Uma simples ida ao supermercado revela uma faceta escondida, por interesses outros, de como é a relação entre humanos e não-humanos. A grande maioria dos produtos leva algum ingrediente de origem animal, mesmo que essa informação esteja criptografada no rótulo. Da banha de porco no pão sovado à cochonilha na bolacha recheada, passando pelo soro de leite na margarina e caldo de galinha no shoyu, quase tudo precisa de matéria-prima arrancada dos animais, à força. O que não é obrigatório, já que para todos os casos há uma opção livre de crueldade. Se o sabor é o mesmo, qual a diferença entre passar no pão uma margarina totalmente vegetal e uma com soro de leite? Para a vaca leiteira que virou peça dentro de uma engrenagem, faz muita diferença.
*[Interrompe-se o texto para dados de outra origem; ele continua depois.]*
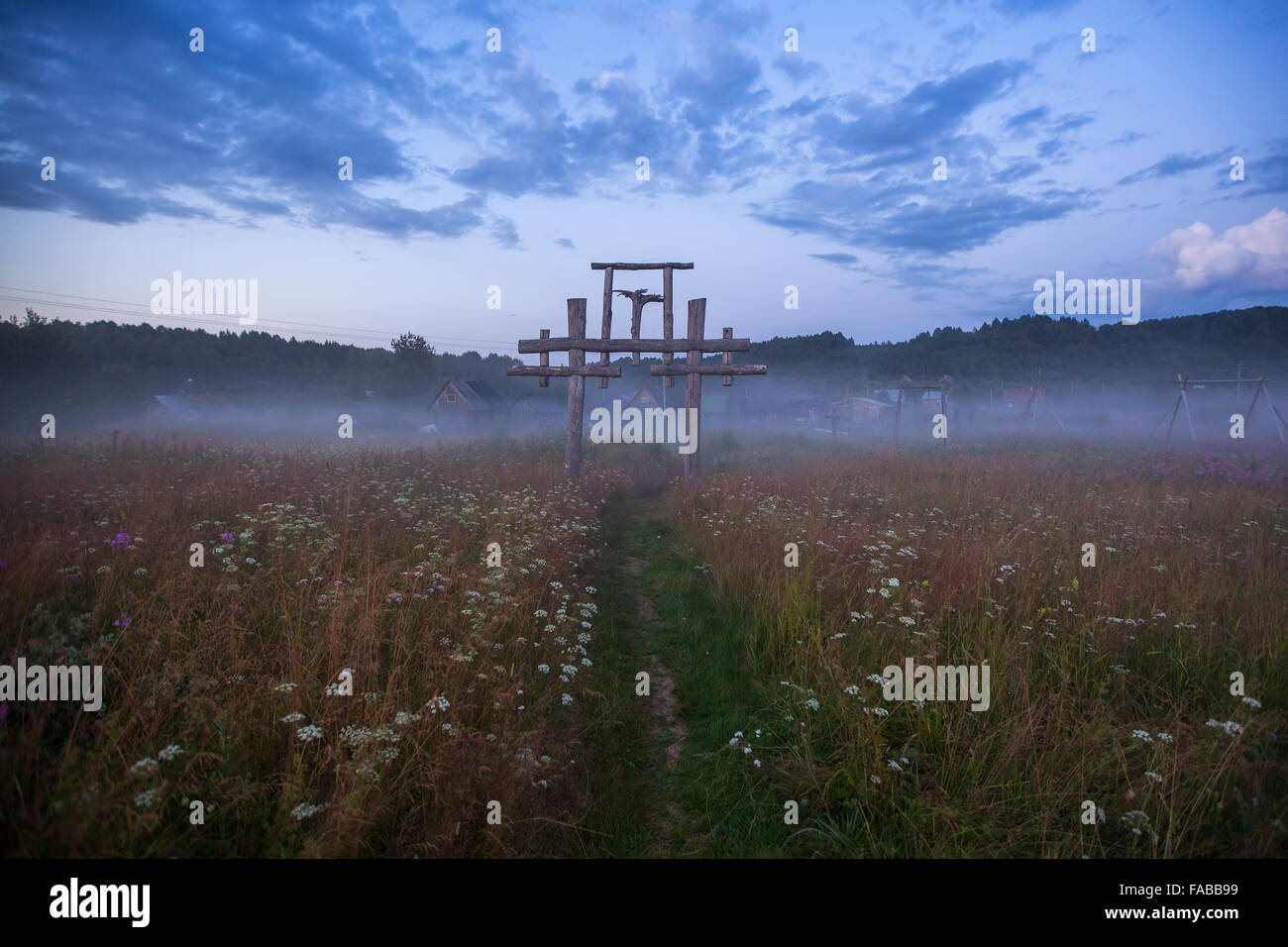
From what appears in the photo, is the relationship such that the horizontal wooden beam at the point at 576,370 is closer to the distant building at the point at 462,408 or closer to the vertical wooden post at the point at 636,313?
the vertical wooden post at the point at 636,313

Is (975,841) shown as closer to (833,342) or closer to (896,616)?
(896,616)

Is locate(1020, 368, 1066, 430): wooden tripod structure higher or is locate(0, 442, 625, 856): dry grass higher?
locate(1020, 368, 1066, 430): wooden tripod structure

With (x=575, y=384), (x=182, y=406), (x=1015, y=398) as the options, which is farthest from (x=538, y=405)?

Crueldade com animais é crime, exceto se você for um ‘produtor’. Nesse caso, tem apoio do Governo, poder de barganha, usa e abusa do lobby, apóia deputados e senadores, recebe proteção e financiamento, e ainda carrega a aura de ‘promotor do desenvolvimento’. Mas a sociedade ainda vê isso como normal, errado é quem vê como anormal. Se o lucro daquela pessoa vem de engaiolar milhares de galinhas poedeiras – de uma maneira que, fossem cachorros, seria caso de polícia – aí tudo bem, pois é trabalho. Item sagrado na construção do ordenamento social.
Argumento este utilizado pela permanência das carroças aqui em Porto Alegre, praga urbana que costuma chocar até o mais apático cidadão. À custa de muito relho, cavalos esqueléticos e sedentos carregam sob o sol a injustiça social pelas ruas desta capital. Seus condutores não respeitam regras de trânsito, não seguem as normas afixadas para – tentar – aliviar o sofrimento dos cavalos, nem se furtam a colocar menores a trabalhar. Quem levantar crítica a todo esse quadro invariavelmente escuta o mantra “ah, mas estão trabalhando”. Muitas cidades aboliram as carroças e ofereceram oportunidade de inclusão social aos ex-carroceiros, mas essa informação é esquecida. Junto com o remorso.